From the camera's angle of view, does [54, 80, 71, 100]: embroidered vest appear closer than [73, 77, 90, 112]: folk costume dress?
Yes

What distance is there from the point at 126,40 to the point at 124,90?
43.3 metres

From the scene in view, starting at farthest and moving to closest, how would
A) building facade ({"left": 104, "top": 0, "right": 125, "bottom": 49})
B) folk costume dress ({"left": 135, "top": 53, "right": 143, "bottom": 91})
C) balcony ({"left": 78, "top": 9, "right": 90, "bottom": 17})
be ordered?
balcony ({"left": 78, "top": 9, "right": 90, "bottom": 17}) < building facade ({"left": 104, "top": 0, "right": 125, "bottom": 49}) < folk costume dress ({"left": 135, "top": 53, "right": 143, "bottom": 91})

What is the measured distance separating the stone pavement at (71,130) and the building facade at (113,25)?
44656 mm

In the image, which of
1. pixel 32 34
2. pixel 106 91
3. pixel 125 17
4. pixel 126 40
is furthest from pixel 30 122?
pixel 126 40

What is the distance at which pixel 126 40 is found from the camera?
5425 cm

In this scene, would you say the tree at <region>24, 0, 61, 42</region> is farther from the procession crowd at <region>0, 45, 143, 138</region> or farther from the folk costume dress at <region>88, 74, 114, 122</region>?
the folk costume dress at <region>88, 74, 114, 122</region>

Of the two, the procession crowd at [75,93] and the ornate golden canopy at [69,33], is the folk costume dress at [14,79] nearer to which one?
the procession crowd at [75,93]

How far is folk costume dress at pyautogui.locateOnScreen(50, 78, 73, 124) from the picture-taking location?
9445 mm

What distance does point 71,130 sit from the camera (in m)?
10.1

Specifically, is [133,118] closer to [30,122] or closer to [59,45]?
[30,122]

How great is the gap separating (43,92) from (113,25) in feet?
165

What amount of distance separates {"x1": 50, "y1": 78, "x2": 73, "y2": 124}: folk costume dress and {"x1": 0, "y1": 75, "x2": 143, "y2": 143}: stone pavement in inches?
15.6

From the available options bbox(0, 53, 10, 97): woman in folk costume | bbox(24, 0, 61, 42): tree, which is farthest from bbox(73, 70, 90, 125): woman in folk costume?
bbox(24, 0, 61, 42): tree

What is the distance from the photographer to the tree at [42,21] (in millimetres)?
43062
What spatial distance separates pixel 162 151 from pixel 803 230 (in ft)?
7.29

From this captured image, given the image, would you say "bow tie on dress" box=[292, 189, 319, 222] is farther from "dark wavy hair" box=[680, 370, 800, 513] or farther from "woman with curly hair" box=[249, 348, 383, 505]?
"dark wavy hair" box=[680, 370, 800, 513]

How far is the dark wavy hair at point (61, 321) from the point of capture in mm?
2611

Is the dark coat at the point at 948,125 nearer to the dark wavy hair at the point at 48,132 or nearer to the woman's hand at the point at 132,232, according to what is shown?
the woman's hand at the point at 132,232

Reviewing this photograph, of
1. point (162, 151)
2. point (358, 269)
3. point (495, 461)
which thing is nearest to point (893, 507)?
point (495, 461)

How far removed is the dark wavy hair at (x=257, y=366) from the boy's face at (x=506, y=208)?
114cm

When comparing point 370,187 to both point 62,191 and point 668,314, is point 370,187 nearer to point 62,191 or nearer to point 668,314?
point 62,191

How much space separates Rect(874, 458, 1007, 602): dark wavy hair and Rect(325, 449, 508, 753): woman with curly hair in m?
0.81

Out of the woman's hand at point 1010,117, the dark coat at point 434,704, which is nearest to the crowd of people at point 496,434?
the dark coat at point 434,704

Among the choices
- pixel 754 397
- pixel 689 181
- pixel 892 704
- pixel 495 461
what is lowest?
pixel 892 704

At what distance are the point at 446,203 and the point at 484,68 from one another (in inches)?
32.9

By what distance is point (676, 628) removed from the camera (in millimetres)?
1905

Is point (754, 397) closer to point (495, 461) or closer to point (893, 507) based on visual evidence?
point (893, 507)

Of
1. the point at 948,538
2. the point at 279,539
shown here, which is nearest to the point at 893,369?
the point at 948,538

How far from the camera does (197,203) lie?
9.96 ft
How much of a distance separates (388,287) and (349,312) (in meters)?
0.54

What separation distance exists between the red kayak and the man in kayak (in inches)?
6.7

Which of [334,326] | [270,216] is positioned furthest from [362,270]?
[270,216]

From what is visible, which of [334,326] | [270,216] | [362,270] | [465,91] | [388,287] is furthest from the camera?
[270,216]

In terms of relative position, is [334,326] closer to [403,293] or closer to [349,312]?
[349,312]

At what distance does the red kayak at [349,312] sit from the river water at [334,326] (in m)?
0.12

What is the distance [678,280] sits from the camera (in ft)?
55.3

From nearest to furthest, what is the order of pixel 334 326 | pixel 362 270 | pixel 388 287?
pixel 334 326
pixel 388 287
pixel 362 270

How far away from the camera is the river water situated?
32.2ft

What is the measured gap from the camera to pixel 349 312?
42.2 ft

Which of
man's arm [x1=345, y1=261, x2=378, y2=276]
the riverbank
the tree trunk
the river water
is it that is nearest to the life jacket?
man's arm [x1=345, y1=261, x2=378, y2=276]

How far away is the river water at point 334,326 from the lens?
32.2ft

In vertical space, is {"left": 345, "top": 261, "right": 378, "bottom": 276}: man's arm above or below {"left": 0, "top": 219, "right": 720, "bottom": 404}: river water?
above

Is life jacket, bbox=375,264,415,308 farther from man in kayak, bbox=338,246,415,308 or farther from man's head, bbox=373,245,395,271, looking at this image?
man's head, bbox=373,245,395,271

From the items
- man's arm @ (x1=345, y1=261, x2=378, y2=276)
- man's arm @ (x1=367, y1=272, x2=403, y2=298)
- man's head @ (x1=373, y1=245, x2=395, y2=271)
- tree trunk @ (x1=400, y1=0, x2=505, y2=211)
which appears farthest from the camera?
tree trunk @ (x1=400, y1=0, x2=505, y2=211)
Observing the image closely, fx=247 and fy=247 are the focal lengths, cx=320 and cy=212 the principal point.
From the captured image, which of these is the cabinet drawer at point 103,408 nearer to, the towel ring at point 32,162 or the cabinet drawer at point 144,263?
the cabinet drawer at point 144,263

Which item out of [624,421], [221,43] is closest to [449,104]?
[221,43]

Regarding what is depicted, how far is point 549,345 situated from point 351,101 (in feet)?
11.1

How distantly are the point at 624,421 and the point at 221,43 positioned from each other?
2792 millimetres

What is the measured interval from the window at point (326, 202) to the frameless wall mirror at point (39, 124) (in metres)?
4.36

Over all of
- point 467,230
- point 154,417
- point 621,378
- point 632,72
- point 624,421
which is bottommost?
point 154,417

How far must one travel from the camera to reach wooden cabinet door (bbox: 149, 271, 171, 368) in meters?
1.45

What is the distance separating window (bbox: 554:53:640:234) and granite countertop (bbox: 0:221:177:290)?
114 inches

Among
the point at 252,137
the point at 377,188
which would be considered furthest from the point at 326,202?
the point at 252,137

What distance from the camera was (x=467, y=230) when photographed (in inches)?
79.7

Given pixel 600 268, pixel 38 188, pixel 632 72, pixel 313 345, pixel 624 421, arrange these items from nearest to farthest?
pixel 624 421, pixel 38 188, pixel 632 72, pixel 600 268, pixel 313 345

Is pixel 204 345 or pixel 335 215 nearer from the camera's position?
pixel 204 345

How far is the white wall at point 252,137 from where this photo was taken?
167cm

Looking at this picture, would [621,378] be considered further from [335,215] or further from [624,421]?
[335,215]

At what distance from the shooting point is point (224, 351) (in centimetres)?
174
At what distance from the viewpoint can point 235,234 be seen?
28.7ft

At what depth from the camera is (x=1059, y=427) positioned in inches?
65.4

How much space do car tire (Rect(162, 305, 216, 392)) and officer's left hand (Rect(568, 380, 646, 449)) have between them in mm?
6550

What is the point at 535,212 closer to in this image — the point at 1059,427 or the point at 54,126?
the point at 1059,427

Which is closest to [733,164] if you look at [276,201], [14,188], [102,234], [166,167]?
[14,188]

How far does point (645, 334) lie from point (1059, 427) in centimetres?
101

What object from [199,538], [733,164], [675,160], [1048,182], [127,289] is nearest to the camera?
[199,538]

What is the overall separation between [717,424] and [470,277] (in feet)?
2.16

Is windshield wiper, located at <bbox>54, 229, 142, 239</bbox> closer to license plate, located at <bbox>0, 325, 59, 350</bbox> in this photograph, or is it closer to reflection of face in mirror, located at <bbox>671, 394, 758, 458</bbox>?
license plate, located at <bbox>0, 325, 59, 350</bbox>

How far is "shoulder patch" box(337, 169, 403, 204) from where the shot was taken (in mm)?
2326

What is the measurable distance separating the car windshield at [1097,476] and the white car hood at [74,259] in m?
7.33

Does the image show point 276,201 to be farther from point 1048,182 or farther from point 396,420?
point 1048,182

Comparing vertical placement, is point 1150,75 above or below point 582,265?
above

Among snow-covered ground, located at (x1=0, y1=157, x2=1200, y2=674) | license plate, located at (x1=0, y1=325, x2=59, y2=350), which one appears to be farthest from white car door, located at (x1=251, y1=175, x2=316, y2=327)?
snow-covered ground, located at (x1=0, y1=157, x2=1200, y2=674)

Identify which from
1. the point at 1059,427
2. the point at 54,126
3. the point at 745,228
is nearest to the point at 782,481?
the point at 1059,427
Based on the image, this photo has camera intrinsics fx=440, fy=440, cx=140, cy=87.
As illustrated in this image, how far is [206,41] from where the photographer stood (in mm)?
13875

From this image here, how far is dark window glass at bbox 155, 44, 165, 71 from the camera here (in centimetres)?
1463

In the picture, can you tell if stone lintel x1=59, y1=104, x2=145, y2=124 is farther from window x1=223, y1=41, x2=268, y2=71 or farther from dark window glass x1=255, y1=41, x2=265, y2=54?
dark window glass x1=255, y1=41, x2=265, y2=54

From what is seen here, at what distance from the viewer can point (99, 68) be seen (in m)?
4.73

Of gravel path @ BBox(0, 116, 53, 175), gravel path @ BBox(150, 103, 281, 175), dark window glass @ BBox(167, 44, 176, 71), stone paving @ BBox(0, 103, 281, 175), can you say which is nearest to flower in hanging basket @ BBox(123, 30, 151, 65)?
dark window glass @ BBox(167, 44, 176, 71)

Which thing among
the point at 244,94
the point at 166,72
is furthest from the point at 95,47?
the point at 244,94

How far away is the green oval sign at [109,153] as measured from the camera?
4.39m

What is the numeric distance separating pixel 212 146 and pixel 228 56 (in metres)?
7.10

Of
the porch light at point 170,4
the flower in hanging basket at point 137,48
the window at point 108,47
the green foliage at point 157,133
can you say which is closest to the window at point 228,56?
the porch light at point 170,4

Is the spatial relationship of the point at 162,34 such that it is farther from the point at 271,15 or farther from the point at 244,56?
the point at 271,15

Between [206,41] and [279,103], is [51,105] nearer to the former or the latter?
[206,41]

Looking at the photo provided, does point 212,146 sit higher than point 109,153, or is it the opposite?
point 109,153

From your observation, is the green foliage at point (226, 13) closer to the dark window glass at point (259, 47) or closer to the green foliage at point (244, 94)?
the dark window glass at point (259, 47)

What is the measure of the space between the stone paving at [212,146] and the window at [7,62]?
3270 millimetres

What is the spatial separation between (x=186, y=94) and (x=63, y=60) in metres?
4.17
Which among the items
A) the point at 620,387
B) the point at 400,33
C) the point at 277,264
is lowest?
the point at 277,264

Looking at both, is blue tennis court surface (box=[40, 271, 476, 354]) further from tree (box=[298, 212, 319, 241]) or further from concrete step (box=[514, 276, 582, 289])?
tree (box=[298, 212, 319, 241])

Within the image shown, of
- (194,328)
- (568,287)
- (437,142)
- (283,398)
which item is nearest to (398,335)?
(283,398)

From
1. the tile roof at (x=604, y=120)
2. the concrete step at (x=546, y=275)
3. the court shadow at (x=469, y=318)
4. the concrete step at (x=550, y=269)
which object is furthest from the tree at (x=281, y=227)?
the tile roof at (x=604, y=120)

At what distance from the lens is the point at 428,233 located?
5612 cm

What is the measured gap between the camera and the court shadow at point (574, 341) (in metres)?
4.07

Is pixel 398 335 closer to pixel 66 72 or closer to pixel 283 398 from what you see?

-.-.-

## EXERCISE DESCRIPTION
Copy out every line from the one containing "Between [206,41] and" to the end of the material, both ends included.

## FINAL RESULT
Between [206,41] and [279,103], is [51,105] nearer to the former or the latter?
[206,41]

Looking at the photo provided, does point 212,146 sit higher than point 109,153, or is it the opposite?
point 109,153

From your observation, is the green foliage at point (226, 13) closer to the dark window glass at point (259, 47) or closer to the green foliage at point (244, 94)?
the dark window glass at point (259, 47)

What is the measure of the space between the stone paving at [212,146] and the window at [7,62]?
3270 millimetres

What is the spatial separation between (x=186, y=94) and (x=63, y=60) in metres?
4.17
Which among the items
A) the point at 620,387
B) the point at 400,33
C) the point at 277,264
is lowest?
the point at 277,264

Looking at both, is blue tennis court surface (box=[40, 271, 476, 354]) further from tree (box=[298, 212, 319, 241]) or further from concrete step (box=[514, 276, 582, 289])?
tree (box=[298, 212, 319, 241])

Within the image shown, of
- (194,328)
- (568,287)
- (437,142)
- (283,398)
which item is nearest to (398,335)?
(283,398)

From
1. the tile roof at (x=604, y=120)
2. the concrete step at (x=546, y=275)
3. the court shadow at (x=469, y=318)
4. the concrete step at (x=550, y=269)
which object is furthest from the tree at (x=281, y=227)?
the tile roof at (x=604, y=120)

At what distance from the lens is the point at 428,233 located?
5612 cm

What is the measured gap between the camera and the court shadow at point (574, 341) (in metres)?
4.07

Is pixel 398 335 closer to pixel 66 72 or closer to pixel 283 398 from what you see?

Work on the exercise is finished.